Informal caregivers reiterated the concerns about the realities of having their family member on haemodialysis and how onerous it is for the entire family.
“There are challenges because haemodialysis is costly. Everything is cash-and-carry and you are expected to pay without the National Health Insurance Scheme, not to talk about the cost of the [erythropoietin] injection, transportation and long hours on the machine, it is a worry” (Douglas, caregiver).
The informal caregivers also corroborated the views of patient-participants that haemodialysis was not offering any improvements in their quality of life or health status.
“She has never been well. Not a single day will this woman [patient] say ‘I feel well’. After six months of haemodialysis, there are no signs of her getting well. It is very frustrating” (Paulina, caregiver).
This led to the next theme describing participants’ perceptions regarding death and their prevailing circumstances surrounding treatment with haemodialysis.
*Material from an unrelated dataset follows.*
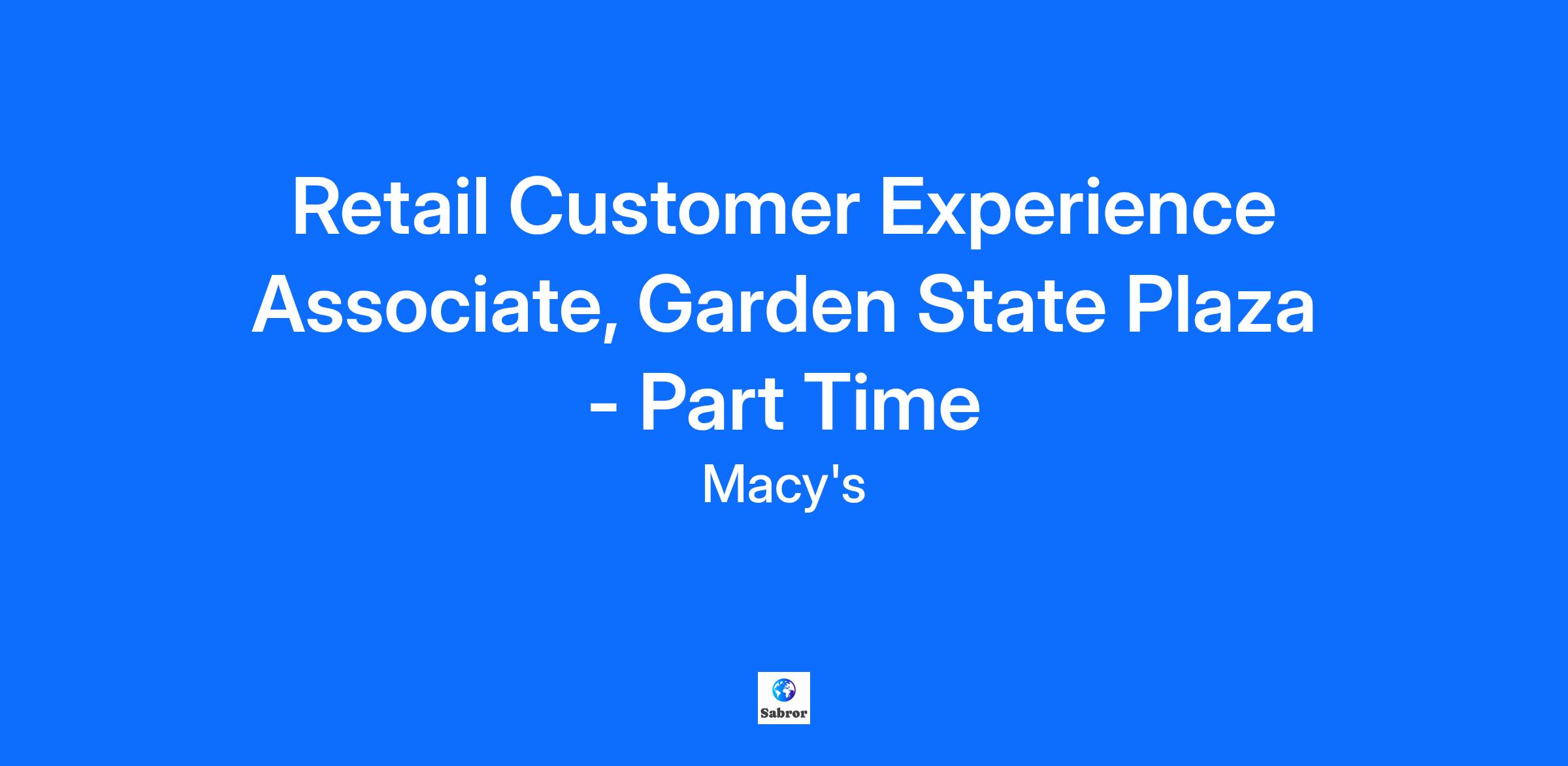 Retail Customer Experience Associate, Garden State Plaza - Part Time

Macy's

Sabror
Considering palliative care
Participants perceived palliative care as a means to provide relief from pain and other symptoms, ensuring that death does not come through endless suffering. Participants generally perceived death as an event that befalls all mankind and preferred not to expend all their resources on haemodialysis, cognisant of the inevitability of death and the devastating effect that their continuous utilisation of haemodialysis could have on their family. They also believed that, through palliative care, they could avoid or control suffering before death.
“I will opt for palliative care if that service is available for me so that I will not suffer but die peacefully” (Michael, ESKD patient).
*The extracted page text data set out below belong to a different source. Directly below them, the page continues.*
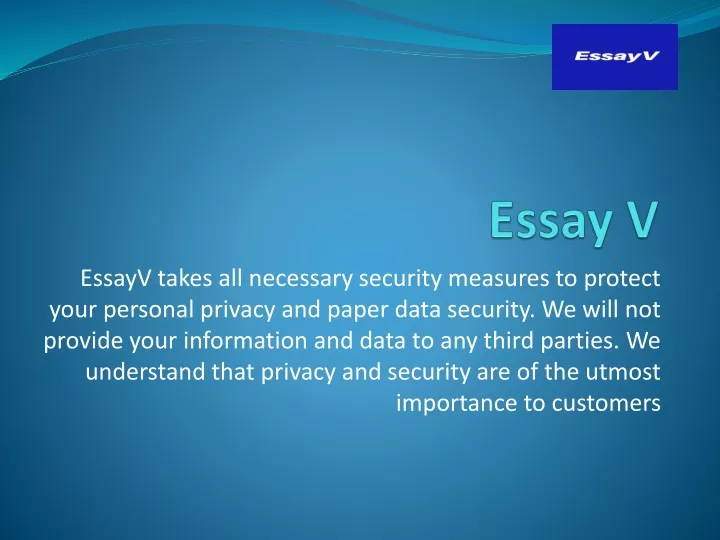 EssayV

Essay V

EssayV takes all necessary security measures to protect your personal privacy and paper data security. We will not provide your information and data to any third parties. We understand that privacy and security are of the utmost importance to customers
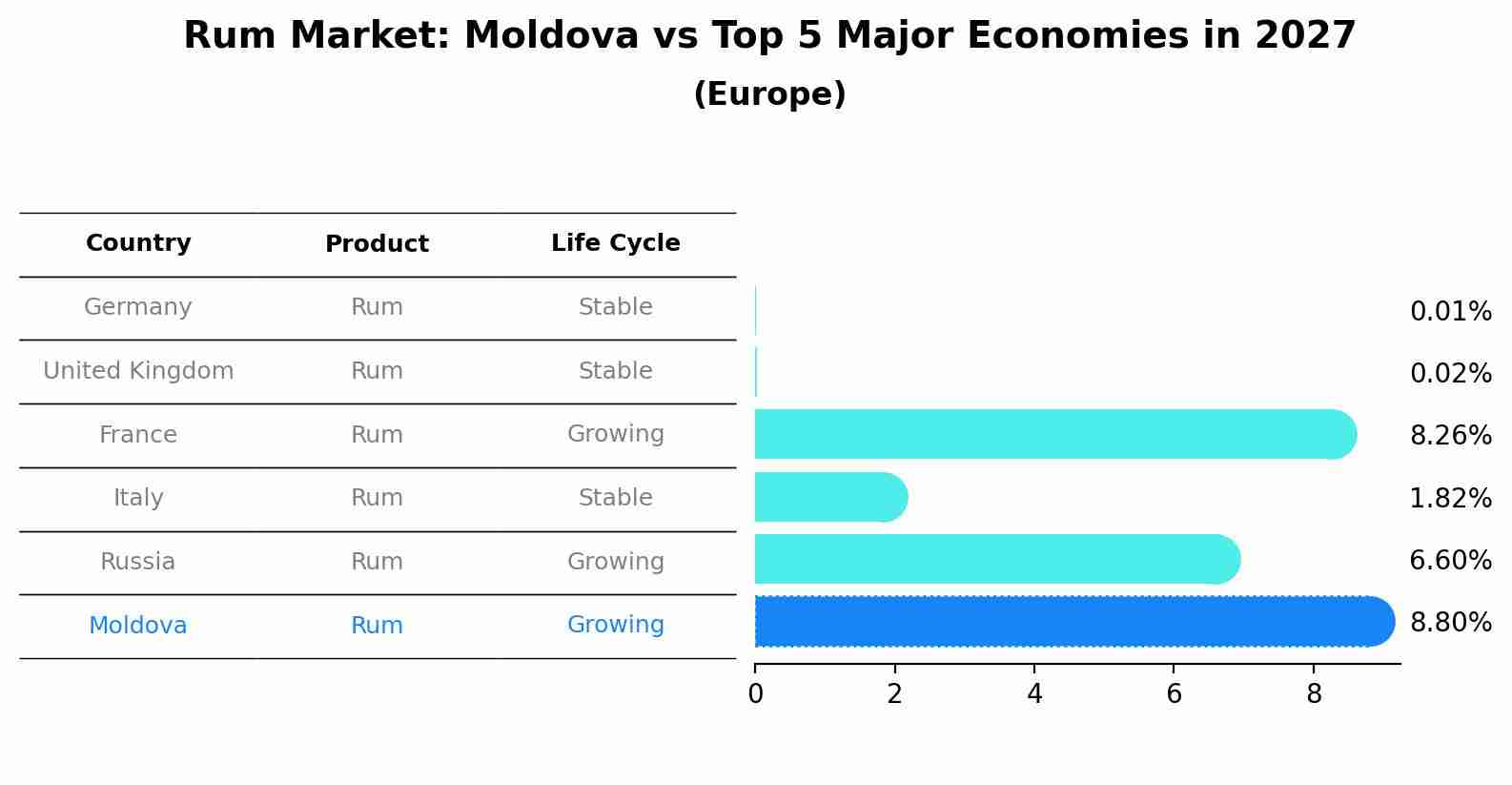 Rum Market: Moldova vs Top 5 Major Economies in 2027
(Europe)

| Country | Product | Life Cycle |
|---|---|---|
| Germany | Rum | Stable |
| United Kingdom | Rum | Stable |
| France | Rum | Growing |
| Italy | Rum | Stable |
| Russia | Rum | Growing |
| Moldova | Rum | Growing |

0.01%
0.02%
8.26%
1.82%
6.60%
8.80%

0
2
4
6
8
Generally, informal caregivers were also of the view that if haemodialysis was not meeting their expectations of improved quality of life for their relatives nor guaranteeing survival, then they would not be reluctant to choose palliative care if the service is available.
“If we know the person will die eventually, I think she does not need to go through all these and lose [her] life. For me, I think that if the person cannot afford the haemodialysis, palliative care should be an option” (Gloria, caregiver).
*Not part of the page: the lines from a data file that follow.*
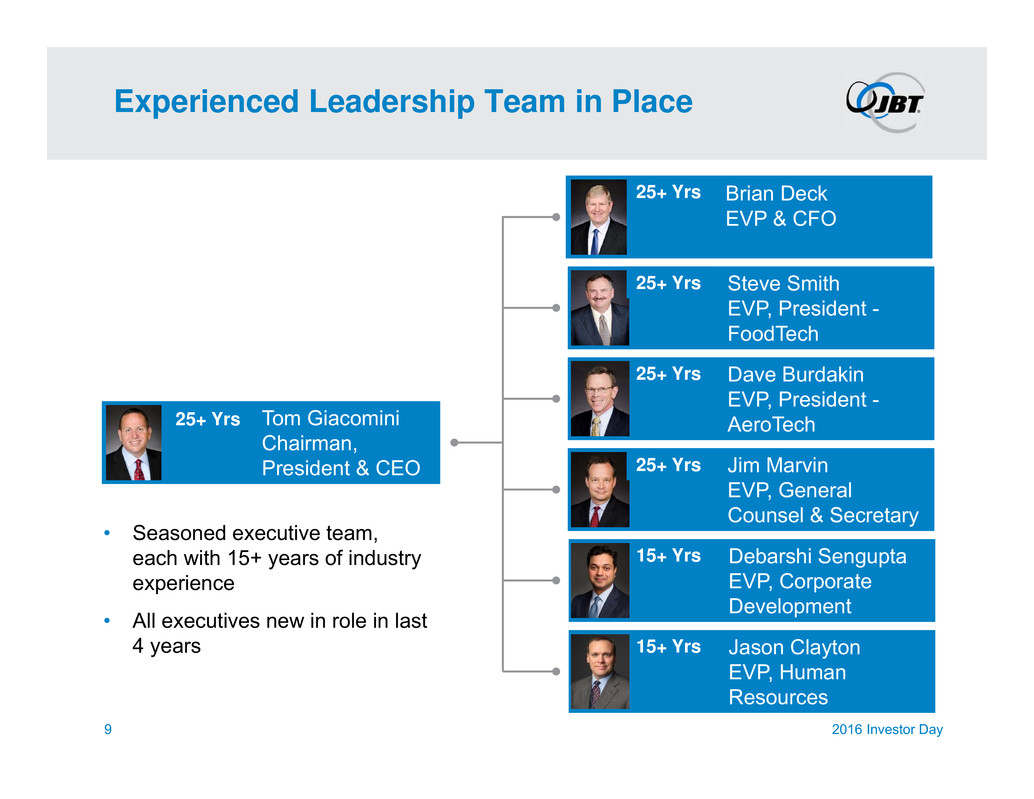 Experienced Leadership Team in Place

JBT

25+ Yrs Tom Giacomini
Chairman,
President & CEO

• Seasoned executive team, each with 15+ years of industry experience

• All executives new in role in last 4 years

25+ Yrs Brian Deck
EVP & CFO

25+ Yrs Steve Smith
EVP, President - FoodTech

25+ Yrs Dave Burdakin
EVP, President - AeroTech

25+ Yrs Jim Marvin
EVP, General Counsel & Secretary

15+ Yrs Debarshi Sengupta
EVP, Corporate Development

15+ Yrs Jason Clayton
EVP, Human Resources

9

2016 Investor Day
Some patient-participants advocated that palliative care should be implemented and awareness created to enhance choosing it as an alternative or alongside haemodialysis during decision-making on treatment.
“Yes, in fact, please do that (implement palliative care). Life continues even after death, that’s our belief. So, if I’m not getting well via the haemodialysis and somebody has time to talk to me, discuss my problems and spiritual wellbeing, why not?” (Peter, ESKD patient).
For relatively younger individuals with ESKD, however, caregivers felt uneasy about being introduced to palliative care. Yet, the belief that death is inevitable made them do all that they could in order not to appear non-supportive of their relative.
“It [palliative care] can help but can you look at a young man like this one to die? What can we say? If it is the will of God, little can we do but we wish we can support him…in that case if anything happens, you know it is the will of God” (Margaret, caregiver).